Just checked Yahoo Finance, the current exchange rate between RMB and USD is:
1 USD = 6.9966 RMB
Look at the exchange rate between USD and RMB in the last 5 years:
Graph credit: Yahoo Finance
Please note: This is not a stock chart – it is the exchange rate between two of the most important economic bodies in the world.
I remember Alexandra, author of China Price told me that during her two year research in south China, many factory owners told them that if the exchange rate keep going on the same trend for one more year, they are going to close the factory.
I suspect the current below-7 exchange rate will cause big problem for them. Anyone can confirm or show evidence to object my guess?
OMG…. T T
I’m glad that these bloodsucking gold diggers of factory owners need to shut down their operations. But it’s a sad story for all those poor migrant workers who will lose their job. Factory shutdowns already rose at the end of 07 in the face of the new labour contract law, and will soon be exacerbated by the USD-RMB exchange rate.
Creating new jobs will be a challenge, but don’t forget that net exports still account for only about 10% of China’s GDP. Let’s hope the domestic market and government intervention will heal some of the wounds.
exports still account for only about 10% of China’s GDP?
but i heard that date account for more than 30% of china’s GDP/
what is wrong.
@ lin: Actually, exports account for approx. 40%, imports ~30%. Consequently, net export is ~10%.
For further reference, s. this article: http://www.economist.com/finance/displaystory.cfm?story_id=10429271
I can’t tell whether Jonathan Anderson is right or wrong, but his remarks sound quite logical to me.
But your objection is still reasonable for I overlooked that the currency problem will cause exports to sag but imports likely to increase. So this indeed adds some significant upside risk for rising unemployment.
Too bad I am paid in US dollars and living in China, between the falling exchange rate and rising inflation, I get hit from both sides. Just means you have to be more cautious about how you spend your money I guess.
Jianshuo,
I posted on this topic at length after transferring money at 6.9835 yesterday! There is some debate over who are the winners and losers of a strong RMB. Frank Gong of JP Morgan has some great thoughts on this topic — basically highlighting the miraculous 20% productivity growth which has allowed the export sector to survive in the face of higher input prices, higher wage prices, and RMB going up.
http://tinyurl.com/4wq85l
Responding to ZL, I have to say that being paid in RMB and saving in dollars I’m fairly happy at the moment.
USD devaluation is not a good trend for the following simple reasons: More foreign currency will flood China. The flood will worsen the already bloated bubbles of housing market and worsen the already serious inflation. At the same time, it will squeeze the exporting sectors.
@ jqian: You’re damn right! FX inflows ytd have already been staggering and are expected to continue. Unlike in previous years, China is not able anymore to allocate all of the inbound money to certain categories such as trade, interest gains, tourism revenues etc. A significant portion of the FX inflows is simply undefinable hot money.
In such an environment, prices are bound to rise due to rising money supply. The problem is not only too little food supply anymore, but too much money in addition to that. Even if China manages to contain food and energy inflation through price controls, excess money will automatically shift inflationary pressure into non-food and non-energy sectors.
What I’m surprised about most is why so far (at least to my knowledge) none of the most renowned Western economists has publicly spoken with the Western media about this year’s hot money phenomenon hot money in China.

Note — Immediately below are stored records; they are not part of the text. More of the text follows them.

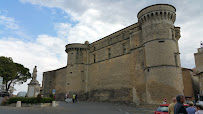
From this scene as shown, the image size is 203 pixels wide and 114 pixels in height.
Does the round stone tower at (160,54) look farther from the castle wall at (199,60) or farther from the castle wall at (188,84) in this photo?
the castle wall at (199,60)

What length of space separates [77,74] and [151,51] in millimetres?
18286

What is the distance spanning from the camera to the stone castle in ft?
67.6

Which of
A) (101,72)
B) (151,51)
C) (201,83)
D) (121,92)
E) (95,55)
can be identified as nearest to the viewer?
(151,51)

I am aware, though, that Chinese economists – such as Ma Jun, China Chief Economist at Deutsche Bank – have spoken and written about it in the domestic media.
the RMB is still undervalued at 6.999 v. 1 USD. Fair value is between 4 or 5. this means that more American jobs will be sent over to china, and china will use the money to buy more T-bills.

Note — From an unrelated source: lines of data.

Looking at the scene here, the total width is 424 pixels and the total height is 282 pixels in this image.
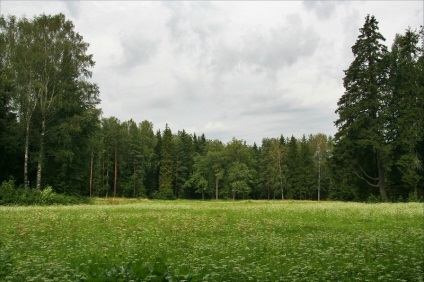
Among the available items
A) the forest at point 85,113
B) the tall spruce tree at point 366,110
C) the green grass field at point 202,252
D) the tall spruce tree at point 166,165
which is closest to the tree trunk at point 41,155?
the forest at point 85,113

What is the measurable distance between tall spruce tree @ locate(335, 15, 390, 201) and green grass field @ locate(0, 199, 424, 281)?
2751cm

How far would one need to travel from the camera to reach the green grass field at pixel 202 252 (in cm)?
754

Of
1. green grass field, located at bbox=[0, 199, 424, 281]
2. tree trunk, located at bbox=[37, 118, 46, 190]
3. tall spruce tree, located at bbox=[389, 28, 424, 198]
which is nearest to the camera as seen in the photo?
green grass field, located at bbox=[0, 199, 424, 281]

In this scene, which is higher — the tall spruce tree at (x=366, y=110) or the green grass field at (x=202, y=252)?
the tall spruce tree at (x=366, y=110)

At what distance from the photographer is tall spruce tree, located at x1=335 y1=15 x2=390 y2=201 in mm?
44094

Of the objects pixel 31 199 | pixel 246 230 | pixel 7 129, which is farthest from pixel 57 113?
pixel 246 230

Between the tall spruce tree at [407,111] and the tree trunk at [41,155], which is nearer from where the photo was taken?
the tree trunk at [41,155]

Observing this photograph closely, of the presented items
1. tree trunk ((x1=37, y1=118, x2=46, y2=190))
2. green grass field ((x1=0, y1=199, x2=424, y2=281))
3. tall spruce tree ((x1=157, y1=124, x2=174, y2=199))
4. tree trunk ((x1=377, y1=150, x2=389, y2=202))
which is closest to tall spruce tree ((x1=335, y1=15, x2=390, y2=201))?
tree trunk ((x1=377, y1=150, x2=389, y2=202))

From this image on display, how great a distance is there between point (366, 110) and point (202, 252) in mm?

Thank you Jinashuo I am not sure if you will keep this comment as is, but thank you for bring my attention to it. Inspired by the exchange rate trend, that what you wrote on this post, I just set up a website about it. I am doing international trade and checking the changes everyday. This site is updated on daily basis and sometimes I will add news or other most updated information. I hope anyone can find it and give me confidence that I can make it useful.